"Yes, it is better, I'd rather have it now," answered the General in a less polite and more literal way. "A chair, sir;" and he placed one before the fire, which he poked into a blaze. "I—I hope you are not fatigued,"—here the door shut, and the waiter was gone; "and I want to hear, sir, if you please, the—the meaning of the letter you favoured me with."
The General by this time had it in his hand open, and tendered it, I suppose for identification, to M. Varbarriere, who, however, politely waved it back.
"I quite felt the responsibility I took upon myself when I wrote as I did. That responsibility of course I accept; and I have come all this way, sir, for no other purpose than to justify my expressions, and to invite you to bring them to the test."
"Of course, sir. Thank you," said the General.
Varbarriere had felt a momentary qualm about this particular branch of the business which he had cut out for himself. When he wrote to General Lennox he was morally certain of the existence of a secret passage into that green room, and also of the relations which he had for some time suspected between Sir Jekyl and his fair guest. On the whole it was not a bad coup to provide, by means of the old General's jealousy, such literal proof as he still required of the concealed entrance, through which so much villany had been accomplished—and so his letter—and now its consequences—about which it was too late to think.

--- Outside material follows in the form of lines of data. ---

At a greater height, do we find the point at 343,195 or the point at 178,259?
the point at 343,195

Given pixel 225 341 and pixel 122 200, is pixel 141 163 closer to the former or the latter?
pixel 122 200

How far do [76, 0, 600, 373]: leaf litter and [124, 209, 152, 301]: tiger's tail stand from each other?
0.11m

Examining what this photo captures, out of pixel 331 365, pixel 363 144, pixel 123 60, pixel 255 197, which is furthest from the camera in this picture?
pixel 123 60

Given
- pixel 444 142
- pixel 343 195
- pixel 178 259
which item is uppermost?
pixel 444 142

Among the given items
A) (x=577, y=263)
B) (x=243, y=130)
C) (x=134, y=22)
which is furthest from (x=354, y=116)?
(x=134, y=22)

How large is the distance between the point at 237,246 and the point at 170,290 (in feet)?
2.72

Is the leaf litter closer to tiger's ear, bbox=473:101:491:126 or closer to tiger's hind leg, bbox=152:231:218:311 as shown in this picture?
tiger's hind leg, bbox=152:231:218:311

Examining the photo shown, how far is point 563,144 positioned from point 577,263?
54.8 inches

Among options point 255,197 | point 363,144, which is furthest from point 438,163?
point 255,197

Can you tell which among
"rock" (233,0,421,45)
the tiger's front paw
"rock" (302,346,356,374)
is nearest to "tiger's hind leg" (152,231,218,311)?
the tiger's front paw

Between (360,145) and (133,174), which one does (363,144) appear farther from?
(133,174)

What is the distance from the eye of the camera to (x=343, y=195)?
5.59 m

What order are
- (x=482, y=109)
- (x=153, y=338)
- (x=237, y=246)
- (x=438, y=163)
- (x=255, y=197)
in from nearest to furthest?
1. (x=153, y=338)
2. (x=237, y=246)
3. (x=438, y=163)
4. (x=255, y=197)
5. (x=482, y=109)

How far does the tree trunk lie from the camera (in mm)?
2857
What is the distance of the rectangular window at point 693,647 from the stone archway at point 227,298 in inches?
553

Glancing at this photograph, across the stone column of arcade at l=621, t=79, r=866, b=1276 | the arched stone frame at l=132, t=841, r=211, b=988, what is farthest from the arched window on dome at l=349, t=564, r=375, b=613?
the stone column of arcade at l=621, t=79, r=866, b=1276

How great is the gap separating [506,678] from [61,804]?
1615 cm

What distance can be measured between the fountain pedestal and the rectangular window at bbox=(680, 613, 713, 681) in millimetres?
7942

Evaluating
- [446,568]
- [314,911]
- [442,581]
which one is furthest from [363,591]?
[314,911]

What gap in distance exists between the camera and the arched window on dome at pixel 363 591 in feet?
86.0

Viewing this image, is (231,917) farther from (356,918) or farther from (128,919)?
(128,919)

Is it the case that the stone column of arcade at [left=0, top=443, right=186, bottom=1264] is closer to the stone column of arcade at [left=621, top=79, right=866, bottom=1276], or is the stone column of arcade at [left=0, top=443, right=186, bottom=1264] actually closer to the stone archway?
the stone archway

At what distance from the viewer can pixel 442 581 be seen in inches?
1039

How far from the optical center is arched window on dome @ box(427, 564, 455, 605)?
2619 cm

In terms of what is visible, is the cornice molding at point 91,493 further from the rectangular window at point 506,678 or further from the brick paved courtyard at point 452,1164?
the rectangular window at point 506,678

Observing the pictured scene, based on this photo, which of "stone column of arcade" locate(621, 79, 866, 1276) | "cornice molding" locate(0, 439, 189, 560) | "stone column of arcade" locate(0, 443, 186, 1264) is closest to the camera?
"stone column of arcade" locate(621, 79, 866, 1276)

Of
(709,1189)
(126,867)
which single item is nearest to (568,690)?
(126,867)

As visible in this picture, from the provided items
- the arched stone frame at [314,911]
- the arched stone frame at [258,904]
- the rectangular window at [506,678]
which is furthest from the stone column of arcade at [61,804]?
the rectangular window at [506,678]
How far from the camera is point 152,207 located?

General Lennox, standing by the table, with one candle on the chimneypiece and his glasses to his eyes, read aloud, with some little stumbling, these words from the letter of Monsieur Varbarriere:—
"The reason of my so doing will be obvious when I say that I have certain circumstances to lay before you which nearly affect your honour. I decline making any detailed statement by letter; nor will I explain my meaning at Marlowe Manor. But if, without fracas, you will give me a private meeting, at any place between this and London, I will make it my business to see you, when I shall satisfy you that I have not made this request without the gravest reasons."
"Those are the passages, sir, on which you are so good as to offer me an explanation; and first, there's the phrase, you know, 'certain circumstances to lay before you which nearly affect your honour;' that's a word, you know, sir, that a fellow feels in a way—in a way that can't be triffled with."
"Certainly. Put your question, General Lennox, how you please," answered Varbarriere, with a grave bow.
"Well, how—how—exactly—I'll—I will put my question. I'd like to know, sir, in what relation—in—yes—in what relation, as a soldier, sir, or as a gentleman, sir, or as—what?"